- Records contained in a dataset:
-=-=-=-=-
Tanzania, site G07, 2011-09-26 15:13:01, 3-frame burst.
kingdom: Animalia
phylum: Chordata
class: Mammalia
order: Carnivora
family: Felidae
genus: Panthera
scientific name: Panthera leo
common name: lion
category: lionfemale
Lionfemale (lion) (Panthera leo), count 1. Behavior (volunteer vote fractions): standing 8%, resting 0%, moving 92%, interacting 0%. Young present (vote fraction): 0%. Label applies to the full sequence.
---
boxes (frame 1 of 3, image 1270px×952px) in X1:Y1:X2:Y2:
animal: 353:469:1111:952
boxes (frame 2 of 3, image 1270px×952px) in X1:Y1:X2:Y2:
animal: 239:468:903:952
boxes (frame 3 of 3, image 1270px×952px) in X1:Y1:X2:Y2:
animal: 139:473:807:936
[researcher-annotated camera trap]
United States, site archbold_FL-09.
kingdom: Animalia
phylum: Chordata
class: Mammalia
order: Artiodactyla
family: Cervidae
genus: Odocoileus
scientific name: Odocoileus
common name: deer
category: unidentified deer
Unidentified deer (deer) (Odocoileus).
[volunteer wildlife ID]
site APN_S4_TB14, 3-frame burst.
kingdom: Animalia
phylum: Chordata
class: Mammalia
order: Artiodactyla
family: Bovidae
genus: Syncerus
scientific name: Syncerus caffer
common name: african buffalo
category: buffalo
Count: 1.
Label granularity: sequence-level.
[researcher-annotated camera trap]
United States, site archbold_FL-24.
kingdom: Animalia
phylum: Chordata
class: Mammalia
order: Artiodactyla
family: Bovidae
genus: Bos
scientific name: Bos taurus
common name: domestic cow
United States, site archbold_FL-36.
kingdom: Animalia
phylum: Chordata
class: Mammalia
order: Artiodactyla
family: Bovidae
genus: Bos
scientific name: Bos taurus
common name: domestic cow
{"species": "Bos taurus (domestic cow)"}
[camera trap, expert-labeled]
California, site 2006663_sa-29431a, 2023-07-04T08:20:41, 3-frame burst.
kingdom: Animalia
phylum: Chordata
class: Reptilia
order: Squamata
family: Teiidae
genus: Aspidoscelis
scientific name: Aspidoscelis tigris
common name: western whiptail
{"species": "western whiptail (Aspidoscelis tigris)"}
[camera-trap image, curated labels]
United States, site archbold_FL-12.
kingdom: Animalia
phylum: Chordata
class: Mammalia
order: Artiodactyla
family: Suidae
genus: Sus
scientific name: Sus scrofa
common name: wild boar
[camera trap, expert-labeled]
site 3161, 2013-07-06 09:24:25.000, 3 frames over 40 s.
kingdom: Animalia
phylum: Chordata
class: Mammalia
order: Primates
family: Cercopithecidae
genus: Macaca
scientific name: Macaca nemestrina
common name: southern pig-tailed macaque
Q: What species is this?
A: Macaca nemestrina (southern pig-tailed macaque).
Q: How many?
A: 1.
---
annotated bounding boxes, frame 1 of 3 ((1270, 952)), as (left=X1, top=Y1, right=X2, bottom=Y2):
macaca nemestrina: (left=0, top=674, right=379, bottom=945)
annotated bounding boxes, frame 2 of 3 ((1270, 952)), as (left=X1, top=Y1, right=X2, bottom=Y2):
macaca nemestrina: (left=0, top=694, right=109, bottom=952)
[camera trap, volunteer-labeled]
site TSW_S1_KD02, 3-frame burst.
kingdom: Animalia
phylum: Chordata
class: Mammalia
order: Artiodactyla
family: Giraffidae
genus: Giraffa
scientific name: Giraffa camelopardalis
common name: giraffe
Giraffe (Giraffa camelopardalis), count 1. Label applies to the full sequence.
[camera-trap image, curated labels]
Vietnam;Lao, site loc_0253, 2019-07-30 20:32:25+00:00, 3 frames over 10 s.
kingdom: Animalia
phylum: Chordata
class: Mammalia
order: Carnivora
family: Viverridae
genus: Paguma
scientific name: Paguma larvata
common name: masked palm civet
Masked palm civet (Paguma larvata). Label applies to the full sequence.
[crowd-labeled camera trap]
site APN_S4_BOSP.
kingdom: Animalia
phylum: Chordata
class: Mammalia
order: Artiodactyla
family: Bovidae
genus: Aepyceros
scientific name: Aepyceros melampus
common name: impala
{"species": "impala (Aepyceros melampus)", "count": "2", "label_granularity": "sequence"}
-=-=-=-=-
- WHAT IS BEING ASKED:
Copy each line above where "United" appears.

- TASK OUTPUT:
United States, site archbold_FL-09.
United States, site archbold_FL-24.
United States, site archbold_FL-36.
United States, site archbold_FL-12.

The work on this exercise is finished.